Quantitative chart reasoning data
● ● ● ● ●

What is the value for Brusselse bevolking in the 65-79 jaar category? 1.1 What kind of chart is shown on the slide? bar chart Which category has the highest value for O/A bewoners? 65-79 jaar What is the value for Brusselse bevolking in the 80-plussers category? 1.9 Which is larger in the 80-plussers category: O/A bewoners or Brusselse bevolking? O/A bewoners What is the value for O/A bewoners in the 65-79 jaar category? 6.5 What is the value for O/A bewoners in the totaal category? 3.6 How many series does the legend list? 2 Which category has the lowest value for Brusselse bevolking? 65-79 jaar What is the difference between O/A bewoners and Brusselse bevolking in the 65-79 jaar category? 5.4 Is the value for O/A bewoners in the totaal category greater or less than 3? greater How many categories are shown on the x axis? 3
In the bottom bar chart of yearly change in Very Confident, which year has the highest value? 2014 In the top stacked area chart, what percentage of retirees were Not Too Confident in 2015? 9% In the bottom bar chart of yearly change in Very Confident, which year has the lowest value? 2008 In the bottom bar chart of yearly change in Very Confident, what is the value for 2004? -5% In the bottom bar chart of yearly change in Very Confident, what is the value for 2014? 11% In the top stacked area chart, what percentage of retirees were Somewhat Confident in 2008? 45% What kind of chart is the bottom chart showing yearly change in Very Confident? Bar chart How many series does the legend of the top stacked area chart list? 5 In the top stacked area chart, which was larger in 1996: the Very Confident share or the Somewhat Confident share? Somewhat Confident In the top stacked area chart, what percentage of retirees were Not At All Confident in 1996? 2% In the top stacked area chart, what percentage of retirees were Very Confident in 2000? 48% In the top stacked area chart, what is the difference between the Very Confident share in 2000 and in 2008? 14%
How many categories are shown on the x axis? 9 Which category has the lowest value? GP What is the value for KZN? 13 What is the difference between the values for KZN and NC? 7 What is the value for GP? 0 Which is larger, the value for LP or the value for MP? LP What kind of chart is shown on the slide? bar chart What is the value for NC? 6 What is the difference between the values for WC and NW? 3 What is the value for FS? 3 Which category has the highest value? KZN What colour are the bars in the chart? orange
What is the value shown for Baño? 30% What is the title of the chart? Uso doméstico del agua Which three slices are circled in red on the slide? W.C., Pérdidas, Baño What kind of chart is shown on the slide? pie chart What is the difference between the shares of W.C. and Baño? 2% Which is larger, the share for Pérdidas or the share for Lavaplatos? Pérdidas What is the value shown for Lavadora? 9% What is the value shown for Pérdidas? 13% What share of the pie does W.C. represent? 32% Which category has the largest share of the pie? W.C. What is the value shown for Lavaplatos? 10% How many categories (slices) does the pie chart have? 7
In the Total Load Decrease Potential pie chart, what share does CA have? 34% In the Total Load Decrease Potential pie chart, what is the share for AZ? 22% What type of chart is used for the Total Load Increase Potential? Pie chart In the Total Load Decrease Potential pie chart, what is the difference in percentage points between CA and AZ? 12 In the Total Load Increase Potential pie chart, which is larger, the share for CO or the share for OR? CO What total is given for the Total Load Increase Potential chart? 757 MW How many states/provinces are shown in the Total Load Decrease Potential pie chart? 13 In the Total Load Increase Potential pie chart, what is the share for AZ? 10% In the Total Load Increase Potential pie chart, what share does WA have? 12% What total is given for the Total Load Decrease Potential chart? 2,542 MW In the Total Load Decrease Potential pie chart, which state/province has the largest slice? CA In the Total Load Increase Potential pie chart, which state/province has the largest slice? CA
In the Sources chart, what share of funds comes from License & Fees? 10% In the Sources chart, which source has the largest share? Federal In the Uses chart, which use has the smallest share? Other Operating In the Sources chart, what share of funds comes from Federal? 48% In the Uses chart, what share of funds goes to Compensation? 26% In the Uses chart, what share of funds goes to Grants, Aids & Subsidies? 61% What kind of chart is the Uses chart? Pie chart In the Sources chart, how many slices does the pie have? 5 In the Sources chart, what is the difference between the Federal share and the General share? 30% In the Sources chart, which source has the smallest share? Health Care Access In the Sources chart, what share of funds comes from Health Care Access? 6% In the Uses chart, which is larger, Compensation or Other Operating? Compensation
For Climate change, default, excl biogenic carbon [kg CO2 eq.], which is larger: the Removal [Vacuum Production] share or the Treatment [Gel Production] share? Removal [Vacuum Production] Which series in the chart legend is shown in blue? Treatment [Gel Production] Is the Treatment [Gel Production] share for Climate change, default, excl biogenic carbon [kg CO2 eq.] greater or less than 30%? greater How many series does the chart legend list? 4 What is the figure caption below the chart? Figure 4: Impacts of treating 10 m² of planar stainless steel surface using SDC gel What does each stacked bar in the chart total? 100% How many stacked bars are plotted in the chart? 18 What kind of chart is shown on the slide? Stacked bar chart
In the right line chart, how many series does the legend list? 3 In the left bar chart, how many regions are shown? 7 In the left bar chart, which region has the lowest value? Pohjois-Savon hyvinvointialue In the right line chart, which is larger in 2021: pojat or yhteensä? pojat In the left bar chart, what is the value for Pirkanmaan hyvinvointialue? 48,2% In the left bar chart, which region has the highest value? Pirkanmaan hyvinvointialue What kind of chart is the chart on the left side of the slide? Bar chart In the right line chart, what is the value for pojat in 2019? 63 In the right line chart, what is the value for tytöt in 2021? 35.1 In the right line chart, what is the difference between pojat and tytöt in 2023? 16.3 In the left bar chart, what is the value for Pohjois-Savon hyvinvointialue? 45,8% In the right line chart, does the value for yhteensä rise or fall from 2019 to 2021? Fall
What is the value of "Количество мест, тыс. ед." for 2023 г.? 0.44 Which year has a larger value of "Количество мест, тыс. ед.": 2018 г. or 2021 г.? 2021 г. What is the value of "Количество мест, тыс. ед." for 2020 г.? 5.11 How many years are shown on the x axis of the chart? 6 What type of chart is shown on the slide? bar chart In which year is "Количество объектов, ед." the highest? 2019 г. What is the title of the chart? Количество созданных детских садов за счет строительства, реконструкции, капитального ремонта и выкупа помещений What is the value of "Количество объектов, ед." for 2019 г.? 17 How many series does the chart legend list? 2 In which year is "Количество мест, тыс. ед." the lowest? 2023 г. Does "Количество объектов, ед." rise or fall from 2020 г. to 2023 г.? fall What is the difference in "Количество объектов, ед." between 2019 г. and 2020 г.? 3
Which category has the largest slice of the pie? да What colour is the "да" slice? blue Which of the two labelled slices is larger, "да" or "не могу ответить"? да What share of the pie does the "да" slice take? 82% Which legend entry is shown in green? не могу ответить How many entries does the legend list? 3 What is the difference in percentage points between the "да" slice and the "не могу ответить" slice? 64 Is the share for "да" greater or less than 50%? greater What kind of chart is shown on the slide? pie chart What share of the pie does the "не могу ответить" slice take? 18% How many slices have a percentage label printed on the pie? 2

● ● ● ● ●

Rewrite all of the data above, replacing "x axis" with "horizontal axis" everywhere it appears and leaving everything else unchanged.

What is the value for Brusselse bevolking in the 65-79 jaar category? 1.1 What kind of chart is shown on the slide? bar chart Which category has the highest value for O/A bewoners? 65-79 jaar What is the value for Brusselse bevolking in the 80-plussers category? 1.9 Which is larger in the 80-plussers category: O/A bewoners or Brusselse bevolking? O/A bewoners What is the value for O/A bewoners in the 65-79 jaar category? 6.5 What is the value for O/A bewoners in the totaal category? 3.6 How many series does the legend list? 2 Which category has the lowest value for Brusselse bevolking? 65-79 jaar What is the difference between O/A bewoners and Brusselse bevolking in the 65-79 jaar category? 5.4 Is the value for O/A bewoners in the totaal category greater or less than 3? greater How many categories are shown on the horizontal axis? 3
In the bottom bar chart of yearly change in Very Confident, which year has the highest value? 2014 In the top stacked area chart, what percentage of retirees were Not Too Confident in 2015? 9% In the bottom bar chart of yearly change in Very Confident, which year has the lowest value? 2008 In the bottom bar chart of yearly change in Very Confident, what is the value for 2004? -5% In the bottom bar chart of yearly change in Very Confident, what is the value for 2014? 11% In the top stacked area chart, what percentage of retirees were Somewhat Confident in 2008? 45% What kind of chart is the bottom chart showing yearly change in Very Confident? Bar chart How many series does the legend of the top stacked area chart list? 5 In the top stacked area chart, which was larger in 1996: the Very Confident share or the Somewhat Confident share? Somewhat Confident In the top stacked area chart, what percentage of retirees were Not At All Confident in 1996? 2% In the top stacked area chart, what percentage of retirees were Very Confident in 2000? 48% In the top stacked area chart, what is the difference between the Very Confident share in 2000 and in 2008? 14%
How many categories are shown on the horizontal axis? 9 Which category has the lowest value? GP What is the value for KZN? 13 What is the difference between the values for KZN and NC? 7 What is the value for GP? 0 Which is larger, the value for LP or the value for MP? LP What kind of chart is shown on the slide? bar chart What is the value for NC? 6 What is the difference between the values for WC and NW? 3 What is the value for FS? 3 Which category has the highest value? KZN What colour are the bars in the chart? orange
What is the value shown for Baño? 30% What is the title of the chart? Uso doméstico del agua Which three slices are circled in red on the slide? W.C., Pérdidas, Baño What kind of chart is shown on the slide? pie chart What is the difference between the shares of W.C. and Baño? 2% Which is larger, the share for Pérdidas or the share for Lavaplatos? Pérdidas What is the value shown for Lavadora? 9% What is the value shown for Pérdidas? 13% What share of the pie does W.C. represent? 32% Which category has the largest share of the pie? W.C. What is the value shown for Lavaplatos? 10% How many categories (slices) does the pie chart have? 7
In the Total Load Decrease Potential pie chart, what share does CA have? 34% In the Total Load Decrease Potential pie chart, what is the share for AZ? 22% What type of chart is used for the Total Load Increase Potential? Pie chart In the Total Load Decrease Potential pie chart, what is the difference in percentage points between CA and AZ? 12 In the Total Load Increase Potential pie chart, which is larger, the share for CO or the share for OR? CO What total is given for the Total Load Increase Potential chart? 757 MW How many states/provinces are shown in the Total Load Decrease Potential pie chart? 13 In the Total Load Increase Potential pie chart, what is the share for AZ? 10% In the Total Load Increase Potential pie chart, what share does WA have? 12% What total is given for the Total Load Decrease Potential chart? 2,542 MW In the Total Load Decrease Potential pie chart, which state/province has the largest slice? CA In the Total Load Increase Potential pie chart, which state/province has the largest slice? CA
In the Sources chart, what share of funds comes from License & Fees? 10% In the Sources chart, which source has the largest share? Federal In the Uses chart, which use has the smallest share? Other Operating In the Sources chart, what share of funds comes from Federal? 48% In the Uses chart, what share of funds goes to Compensation? 26% In the Uses chart, what share of funds goes to Grants, Aids & Subsidies? 61% What kind of chart is the Uses chart? Pie chart In the Sources chart, how many slices does the pie have? 5 In the Sources chart, what is the difference between the Federal share and the General share? 30% In the Sources chart, which source has the smallest share? Health Care Access In the Sources chart, what share of funds comes from Health Care Access? 6% In the Uses chart, which is larger, Compensation or Other Operating? Compensation
For Climate change, default, excl biogenic carbon [kg CO2 eq.], which is larger: the Removal [Vacuum Production] share or the Treatment [Gel Production] share? Removal [Vacuum Production] Which series in the chart legend is shown in blue? Treatment [Gel Production] Is the Treatment [Gel Production] share for Climate change, default, excl biogenic carbon [kg CO2 eq.] greater or less than 30%? greater How many series does the chart legend list? 4 What is the figure caption below the chart? Figure 4: Impacts of treating 10 m² of planar stainless steel surface using SDC gel What does each stacked bar in the chart total? 100% How many stacked bars are plotted in the chart? 18 What kind of chart is shown on the slide? Stacked bar chart
In the right line chart, how many series does the legend list? 3 In the left bar chart, how many regions are shown? 7 In the left bar chart, which region has the lowest value? Pohjois-Savon hyvinvointialue In the right line chart, which is larger in 2021: pojat or yhteensä? pojat In the left bar chart, what is the value for Pirkanmaan hyvinvointialue? 48,2% In the left bar chart, which region has the highest value? Pirkanmaan hyvinvointialue What kind of chart is the chart on the left side of the slide? Bar chart In the right line chart, what is the value for pojat in 2019? 63 In the right line chart, what is the value for tytöt in 2021? 35.1 In the right line chart, what is the difference between pojat and tytöt in 2023? 16.3 In the left bar chart, what is the value for Pohjois-Savon hyvinvointialue? 45,8% In the right line chart, does the value for yhteensä rise or fall from 2019 to 2021? Fall
What is the value of "Количество мест, тыс. ед." for 2023 г.? 0.44 Which year has a larger value of "Количество мест, тыс. ед.": 2018 г. or 2021 г.? 2021 г. What is the value of "Количество мест, тыс. ед." for 2020 г.? 5.11 How many years are shown on the horizontal axis of the chart? 6 What type of chart is shown on the slide? bar chart In which year is "Количество объектов, ед." the highest? 2019 г. What is the title of the chart? Количество созданных детских садов за счет строительства, реконструкции, капитального ремонта и выкупа помещений What is the value of "Количество объектов, ед." for 2019 г.? 17 How many series does the chart legend list? 2 In which year is "Количество мест, тыс. ед." the lowest? 2023 г. Does "Количество объектов, ед." rise or fall from 2020 г. to 2023 г.? fall What is the difference in "Количество объектов, ед." between 2019 г. and 2020 г.? 3
Which category has the largest slice of the pie? да What colour is the "да" slice? blue Which of the two labelled slices is larger, "да" or "не могу ответить"? да What share of the pie does the "да" slice take? 82% Which legend entry is shown in green? не могу ответить How many entries does the legend list? 3 What is the difference in percentage points between the "да" slice and the "не могу ответить" slice? 64 Is the share for "да" greater or less than 50%? greater What kind of chart is shown on the slide? pie chart What share of the pie does the "не могу ответить" slice take? 18% How many slices have a percentage label printed on the pie? 2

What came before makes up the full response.